Strutting the stage in a pair of LED-affixed “sunglasses”, frontman Matt Bellamy was equal parts imposing and camp as the ultra-tight trio stormed through hits like Supermassive Black Hole and Hysteria. The band’s emotional rendition of Time Is Running Out was a crowd-pleaser that saw the entire field joining in the song, while the closing number Starlight was made especially glorious with confetti cannons being fired off at the climax.
Sunday (22 September) night’s main musical event was the Red Hot Chili Peppers (RHCP), who are still touring after 36 years. With three of the band’s four members now in their 50s, it was a sight to see them charging up and down the stage in our tropical heat. (As one friend said to me later, “Flea (RHCP’s bassist) has a better body than most 30-year-olds.”)
Proving that they still have the funk, RHCP opened with Can’t Stop with Flea’s signature bassline sending the crowd screaming from the first few notes. While I wish they had played Scar Tissue and Under The Bridge, they still brought plenty of hits, from the slinky ballad Soul To Squeeze to the melancholy By The Way.
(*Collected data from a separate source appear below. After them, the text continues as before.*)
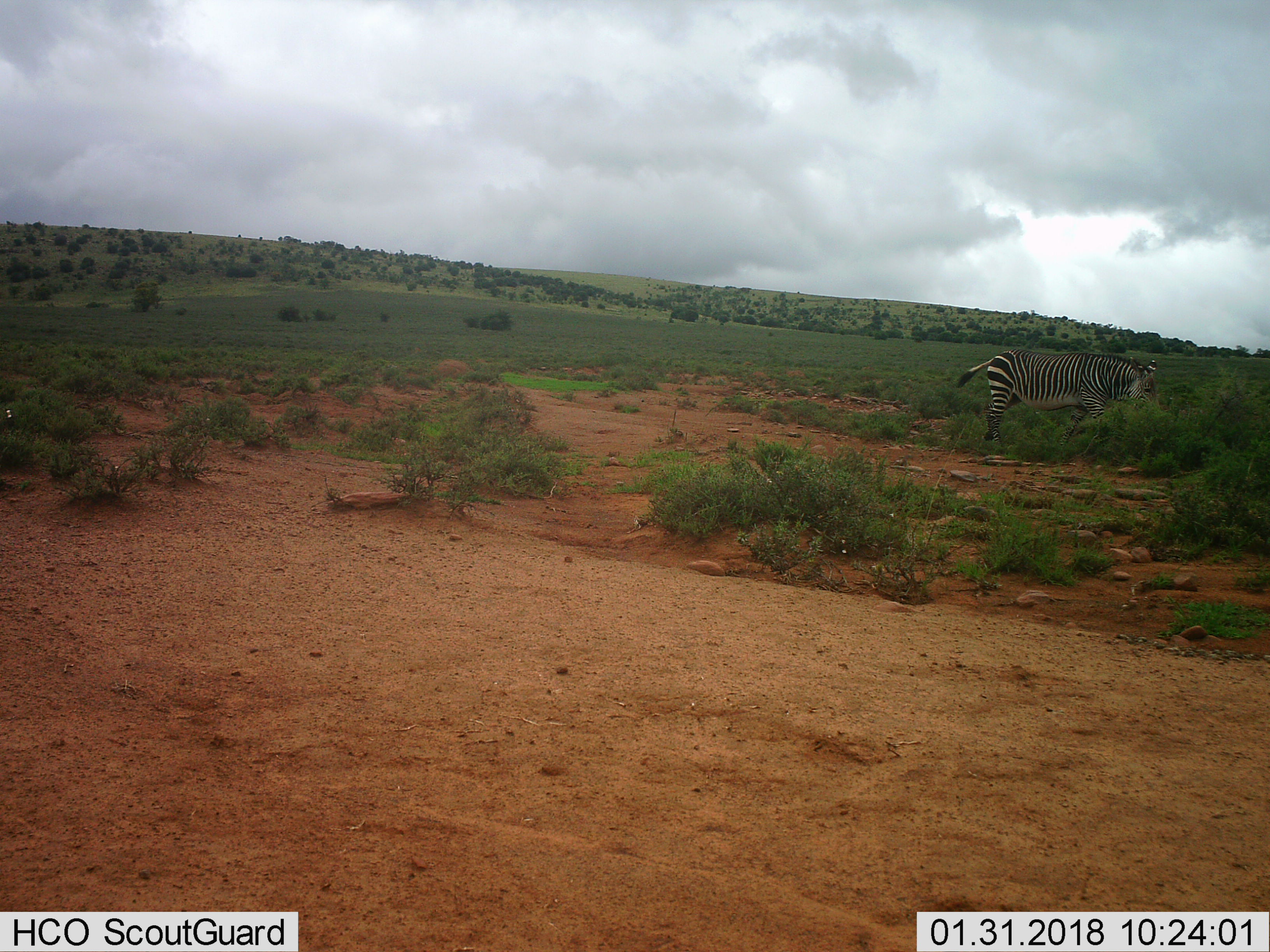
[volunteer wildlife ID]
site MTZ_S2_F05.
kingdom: Animalia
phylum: Chordata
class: Mammalia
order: Perissodactyla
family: Equidae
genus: Equus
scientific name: Equus zebra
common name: mountain zebra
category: zebramountain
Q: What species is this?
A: Zebramountain (mountain zebra) (Equus zebra).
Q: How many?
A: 1.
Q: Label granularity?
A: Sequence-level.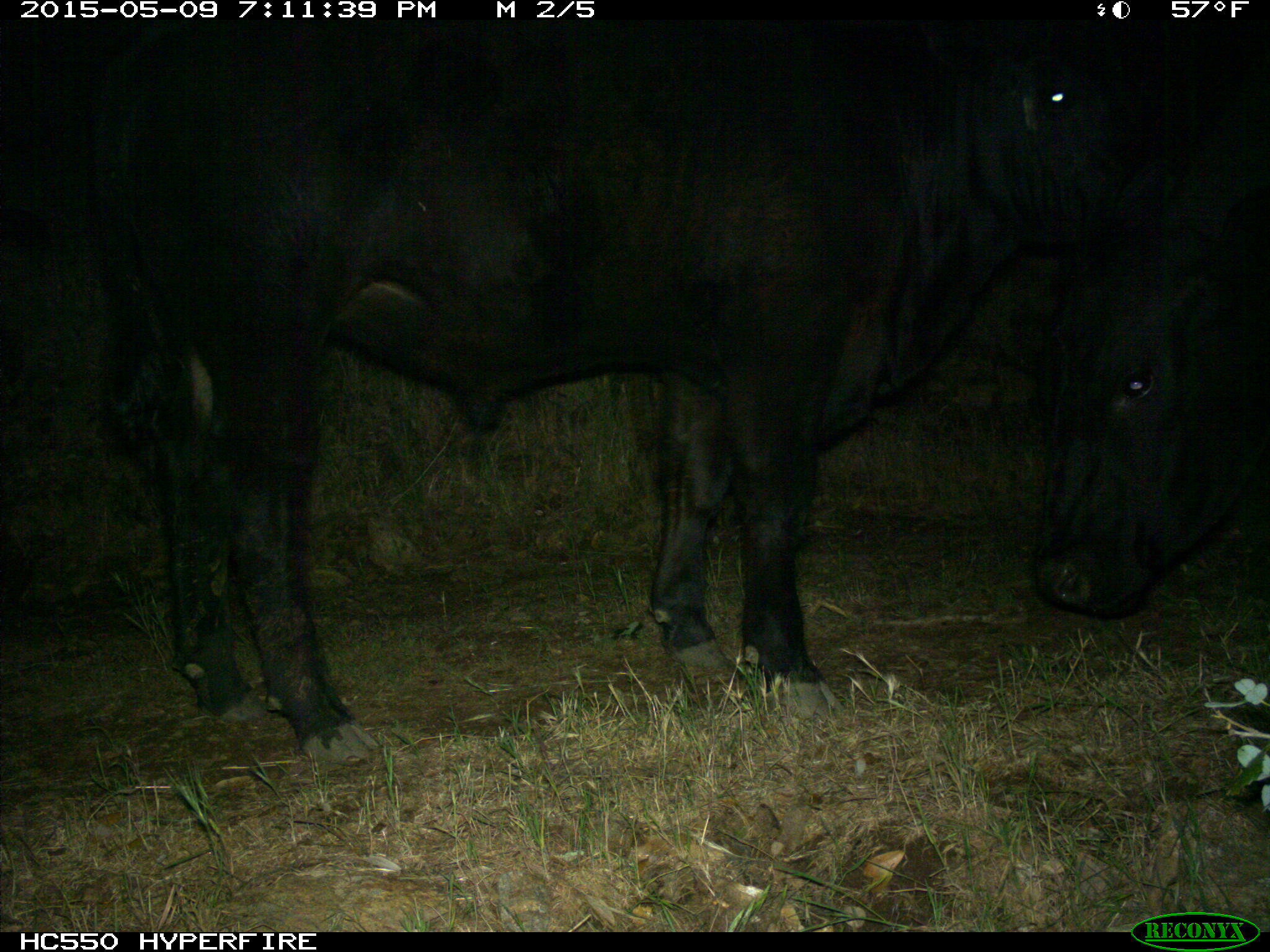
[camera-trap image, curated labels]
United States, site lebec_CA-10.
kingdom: Animalia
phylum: Chordata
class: Mammalia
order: Artiodactyla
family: Bovidae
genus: Bos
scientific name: Bos taurus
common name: domestic cow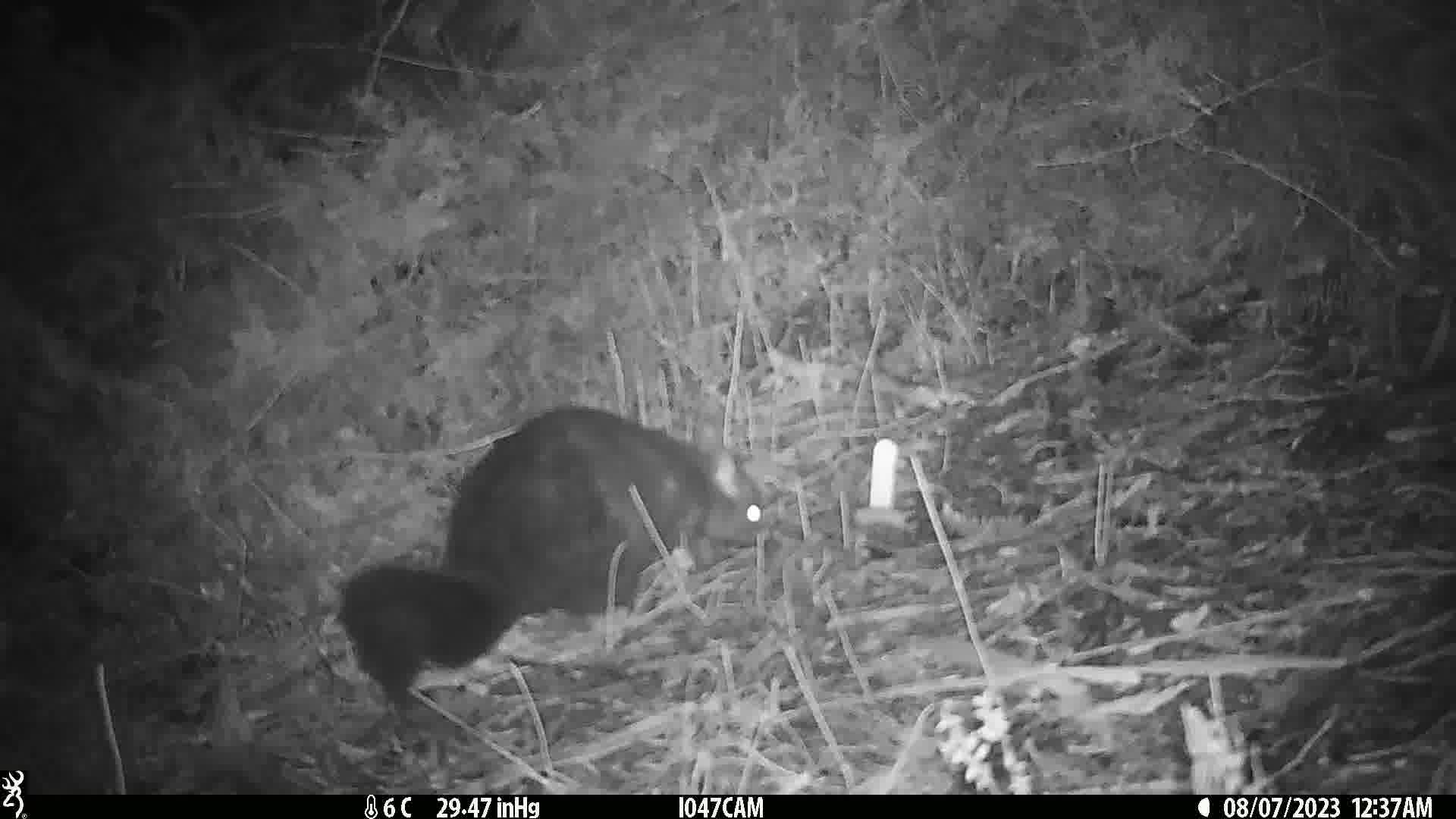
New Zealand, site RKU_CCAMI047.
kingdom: Animalia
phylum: Chordata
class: Mammalia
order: Diprotodontia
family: Phalangeridae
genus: Trichosurus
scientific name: Trichosurus vulpecula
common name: common brushtail possum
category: possum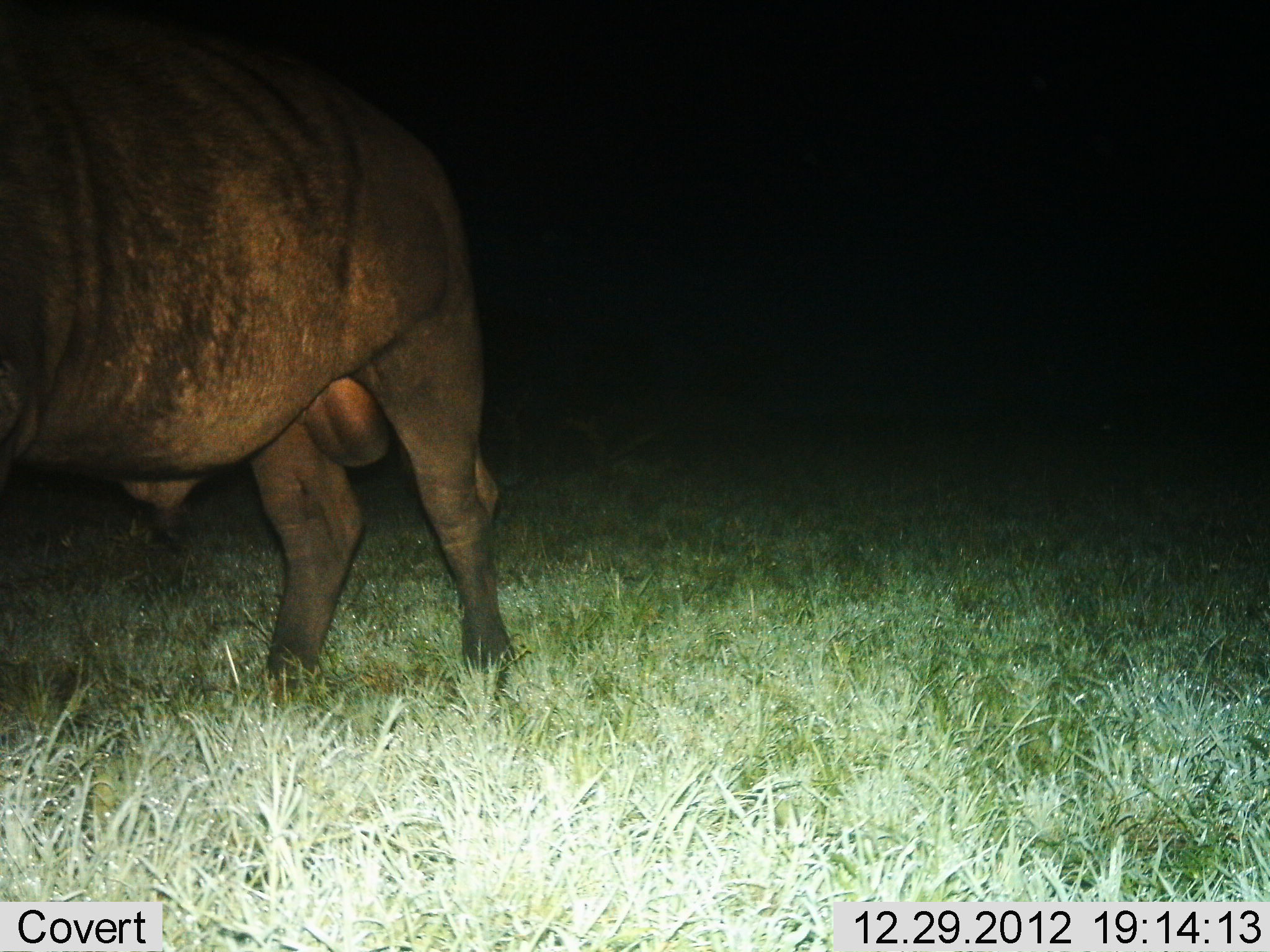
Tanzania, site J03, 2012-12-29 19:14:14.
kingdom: Animalia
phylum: Chordata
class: Mammalia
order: Artiodactyla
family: Bovidae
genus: Syncerus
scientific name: Syncerus caffer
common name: cape buffalo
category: buffalo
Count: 1.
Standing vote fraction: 69%.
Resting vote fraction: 0%.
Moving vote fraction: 31%.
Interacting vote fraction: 0%.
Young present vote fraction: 0%.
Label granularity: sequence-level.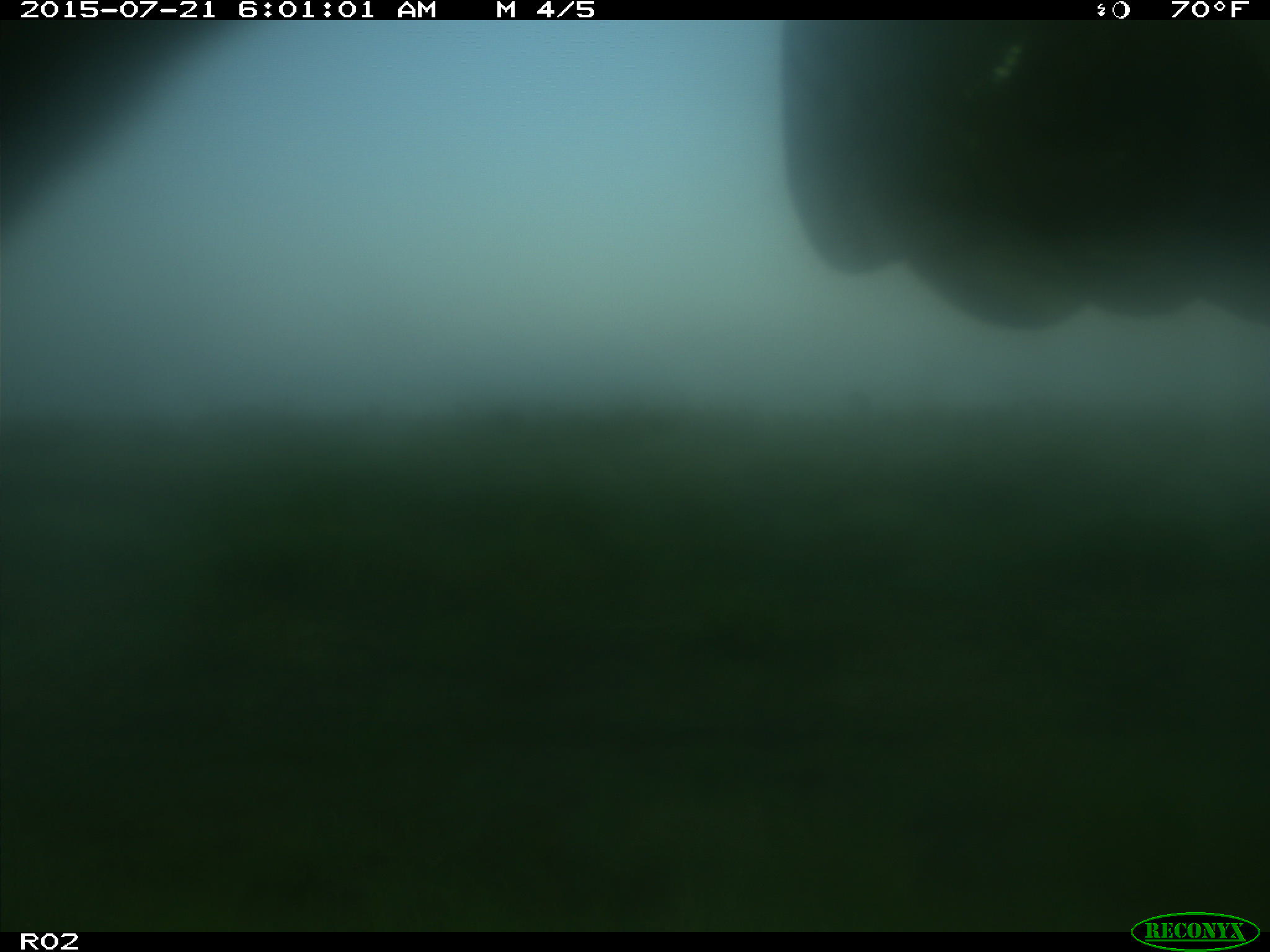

Interestingly, the band also played a handful of covers: the Stooges’ I Wanna Be Your Dog, Stevie Wonder’s Higher Ground, Prince’s Purple Rain and the Cars’ Jus What I Needed (RIP Ric Ocasek). Saving the best for last, RHCP closed the night with their funk-rap classic Give It Away, which got the crowd going one last time.
As I slunk my way home with tired feet after the show, I remember thinking: “I’ve got to get in some cardio.”